• **Entries on spatial positioning**:
|---|

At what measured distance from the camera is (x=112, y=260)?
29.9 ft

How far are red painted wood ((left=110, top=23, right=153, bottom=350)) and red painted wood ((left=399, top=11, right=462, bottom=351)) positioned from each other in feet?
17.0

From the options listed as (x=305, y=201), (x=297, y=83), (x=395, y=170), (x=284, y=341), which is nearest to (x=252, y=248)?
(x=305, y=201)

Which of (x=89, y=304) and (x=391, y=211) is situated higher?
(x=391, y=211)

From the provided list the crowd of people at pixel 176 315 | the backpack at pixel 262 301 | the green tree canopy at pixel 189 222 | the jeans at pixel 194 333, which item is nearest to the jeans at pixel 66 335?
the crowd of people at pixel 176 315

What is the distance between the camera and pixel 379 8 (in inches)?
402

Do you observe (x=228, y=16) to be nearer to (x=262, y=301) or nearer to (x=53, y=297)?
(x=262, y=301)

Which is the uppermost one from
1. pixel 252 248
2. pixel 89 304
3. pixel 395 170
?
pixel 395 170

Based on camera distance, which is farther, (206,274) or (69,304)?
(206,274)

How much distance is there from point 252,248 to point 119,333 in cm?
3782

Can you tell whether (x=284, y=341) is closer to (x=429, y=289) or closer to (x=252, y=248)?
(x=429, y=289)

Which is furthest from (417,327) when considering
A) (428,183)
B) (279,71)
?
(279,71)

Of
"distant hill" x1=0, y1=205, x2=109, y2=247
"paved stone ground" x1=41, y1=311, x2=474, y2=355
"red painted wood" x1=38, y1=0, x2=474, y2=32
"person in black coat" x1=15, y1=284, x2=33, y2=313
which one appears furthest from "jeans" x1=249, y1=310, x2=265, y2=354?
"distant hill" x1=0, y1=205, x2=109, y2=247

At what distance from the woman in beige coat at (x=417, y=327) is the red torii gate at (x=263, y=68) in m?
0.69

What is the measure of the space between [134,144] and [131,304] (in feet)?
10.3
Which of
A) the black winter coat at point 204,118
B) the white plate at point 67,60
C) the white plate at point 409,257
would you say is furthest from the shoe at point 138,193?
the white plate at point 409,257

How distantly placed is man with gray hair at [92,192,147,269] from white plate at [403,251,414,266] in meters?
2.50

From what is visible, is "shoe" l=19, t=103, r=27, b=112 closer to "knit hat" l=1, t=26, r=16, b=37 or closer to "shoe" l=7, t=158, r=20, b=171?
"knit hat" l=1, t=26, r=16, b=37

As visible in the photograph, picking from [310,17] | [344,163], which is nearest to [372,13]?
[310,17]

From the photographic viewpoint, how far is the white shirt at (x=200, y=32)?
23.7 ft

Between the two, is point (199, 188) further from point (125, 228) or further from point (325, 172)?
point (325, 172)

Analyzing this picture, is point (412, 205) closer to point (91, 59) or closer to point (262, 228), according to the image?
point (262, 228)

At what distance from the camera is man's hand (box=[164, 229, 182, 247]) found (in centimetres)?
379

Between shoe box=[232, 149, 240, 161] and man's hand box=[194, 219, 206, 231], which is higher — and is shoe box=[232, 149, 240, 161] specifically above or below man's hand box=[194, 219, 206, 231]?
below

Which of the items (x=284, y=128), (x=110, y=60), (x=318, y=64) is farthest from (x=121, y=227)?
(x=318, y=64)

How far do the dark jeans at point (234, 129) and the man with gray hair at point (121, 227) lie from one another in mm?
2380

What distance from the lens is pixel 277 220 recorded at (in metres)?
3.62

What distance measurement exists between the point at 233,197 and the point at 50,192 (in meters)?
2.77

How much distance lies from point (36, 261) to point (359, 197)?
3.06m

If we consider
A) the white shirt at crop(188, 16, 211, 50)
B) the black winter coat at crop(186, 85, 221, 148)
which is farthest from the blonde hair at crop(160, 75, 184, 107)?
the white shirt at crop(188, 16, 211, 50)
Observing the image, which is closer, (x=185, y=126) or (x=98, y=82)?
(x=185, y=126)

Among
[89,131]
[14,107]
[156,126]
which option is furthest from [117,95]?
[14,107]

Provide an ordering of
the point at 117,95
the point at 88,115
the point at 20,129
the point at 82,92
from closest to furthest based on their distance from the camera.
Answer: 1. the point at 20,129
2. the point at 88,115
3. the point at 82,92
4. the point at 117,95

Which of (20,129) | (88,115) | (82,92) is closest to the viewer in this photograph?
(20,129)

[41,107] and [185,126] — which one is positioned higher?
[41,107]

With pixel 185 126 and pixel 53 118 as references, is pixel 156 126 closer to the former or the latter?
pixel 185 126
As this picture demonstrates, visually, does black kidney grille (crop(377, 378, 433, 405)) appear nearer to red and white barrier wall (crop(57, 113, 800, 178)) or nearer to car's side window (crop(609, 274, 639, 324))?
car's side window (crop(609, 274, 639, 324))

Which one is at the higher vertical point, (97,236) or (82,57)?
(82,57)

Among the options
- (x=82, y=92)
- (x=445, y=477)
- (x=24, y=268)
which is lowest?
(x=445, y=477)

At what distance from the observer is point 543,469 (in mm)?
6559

|---|

• **Given exercise**: Quote every line of the material above word for word.

• **The output**:
At what measured distance from the camera is (x=112, y=260)?
29.9 ft

How far are red painted wood ((left=110, top=23, right=153, bottom=350)) and red painted wood ((left=399, top=11, right=462, bottom=351)) positioned from each other in feet?
17.0

From the options listed as (x=305, y=201), (x=297, y=83), (x=395, y=170), (x=284, y=341), which is nearest to (x=252, y=248)?
(x=305, y=201)

Which of (x=89, y=304) and (x=391, y=211) is situated higher?
(x=391, y=211)

From the provided list the crowd of people at pixel 176 315 | the backpack at pixel 262 301 | the green tree canopy at pixel 189 222 | the jeans at pixel 194 333, which item is nearest to the jeans at pixel 66 335?
the crowd of people at pixel 176 315

What is the distance between the camera and pixel 379 8 (in inches)?
402

Do you observe (x=228, y=16) to be nearer to (x=262, y=301) or nearer to (x=53, y=297)?
(x=262, y=301)

Which is the uppermost one from
1. pixel 252 248
2. pixel 89 304
3. pixel 395 170
?
pixel 395 170

Based on camera distance, which is farther, (206,274) or (69,304)?
(206,274)

How much distance is there from point 252,248 to point 119,333 in cm?
3782

Can you tell whether (x=284, y=341) is closer to (x=429, y=289) or closer to (x=252, y=248)?
(x=429, y=289)

Which is furthest from (417,327) when considering
A) (428,183)
B) (279,71)
?
(279,71)

Of
"distant hill" x1=0, y1=205, x2=109, y2=247
"paved stone ground" x1=41, y1=311, x2=474, y2=355
"red painted wood" x1=38, y1=0, x2=474, y2=32
"person in black coat" x1=15, y1=284, x2=33, y2=313
which one appears furthest from "jeans" x1=249, y1=310, x2=265, y2=354?
"distant hill" x1=0, y1=205, x2=109, y2=247

At what distance from the woman in beige coat at (x=417, y=327) is the red torii gate at (x=263, y=68) in m?
0.69

What is the measure of the space between [134,144] and [131,304] (in feet)?
10.3
Which of
A) the black winter coat at point 204,118
B) the white plate at point 67,60
C) the white plate at point 409,257
would you say is furthest from the shoe at point 138,193?
the white plate at point 409,257

How distantly placed is man with gray hair at [92,192,147,269] from white plate at [403,251,414,266] in meters?
2.50

From what is visible, is "shoe" l=19, t=103, r=27, b=112 closer to "knit hat" l=1, t=26, r=16, b=37 or closer to "shoe" l=7, t=158, r=20, b=171?
"knit hat" l=1, t=26, r=16, b=37

As visible in the photograph, picking from [310,17] | [344,163], which is nearest to [372,13]?
[310,17]

From the photographic viewpoint, how far is the white shirt at (x=200, y=32)?
23.7 ft

Between the two, is point (199, 188) further from point (125, 228) or further from point (325, 172)?
point (325, 172)

Analyzing this picture, is point (412, 205) closer to point (91, 59) or closer to point (262, 228), according to the image?
point (262, 228)

At what distance from the camera is man's hand (box=[164, 229, 182, 247]) found (in centimetres)?
379

Between shoe box=[232, 149, 240, 161] and man's hand box=[194, 219, 206, 231], which is higher — and is shoe box=[232, 149, 240, 161] specifically above or below man's hand box=[194, 219, 206, 231]?
below

Which of the items (x=284, y=128), (x=110, y=60), (x=318, y=64) is farthest from (x=121, y=227)?
(x=318, y=64)

How far do the dark jeans at point (234, 129) and the man with gray hair at point (121, 227) lie from one another in mm?
2380

What distance from the lens is pixel 277 220 recorded at (in metres)?
3.62

What distance measurement exists between the point at 233,197 and the point at 50,192 (in meters)?
2.77

How much distance lies from point (36, 261) to point (359, 197)?
3.06m

If we consider
A) the white shirt at crop(188, 16, 211, 50)
B) the black winter coat at crop(186, 85, 221, 148)
which is farthest from the blonde hair at crop(160, 75, 184, 107)?
the white shirt at crop(188, 16, 211, 50)
Observing the image, which is closer, (x=185, y=126) or (x=98, y=82)?
(x=185, y=126)

Among
[89,131]
[14,107]
[156,126]
which option is furthest from [117,95]?
[14,107]

Provide an ordering of
the point at 117,95
the point at 88,115
the point at 20,129
the point at 82,92
from closest to furthest based on their distance from the camera.
Answer: 1. the point at 20,129
2. the point at 88,115
3. the point at 82,92
4. the point at 117,95

Which of (20,129) | (88,115) | (82,92) is closest to the viewer in this photograph?
(20,129)

[41,107] and [185,126] — which one is positioned higher?
[41,107]

With pixel 185 126 and pixel 53 118 as references, is pixel 156 126 closer to the former or the latter?
pixel 185 126
As this picture demonstrates, visually, does black kidney grille (crop(377, 378, 433, 405)) appear nearer to red and white barrier wall (crop(57, 113, 800, 178)) or nearer to car's side window (crop(609, 274, 639, 324))?
car's side window (crop(609, 274, 639, 324))

Which one is at the higher vertical point, (97,236) or (82,57)?
(82,57)

Among the options
- (x=82, y=92)
- (x=445, y=477)
- (x=24, y=268)
which is lowest?
(x=445, y=477)

At what distance from the observer is point 543,469 (in mm)?
6559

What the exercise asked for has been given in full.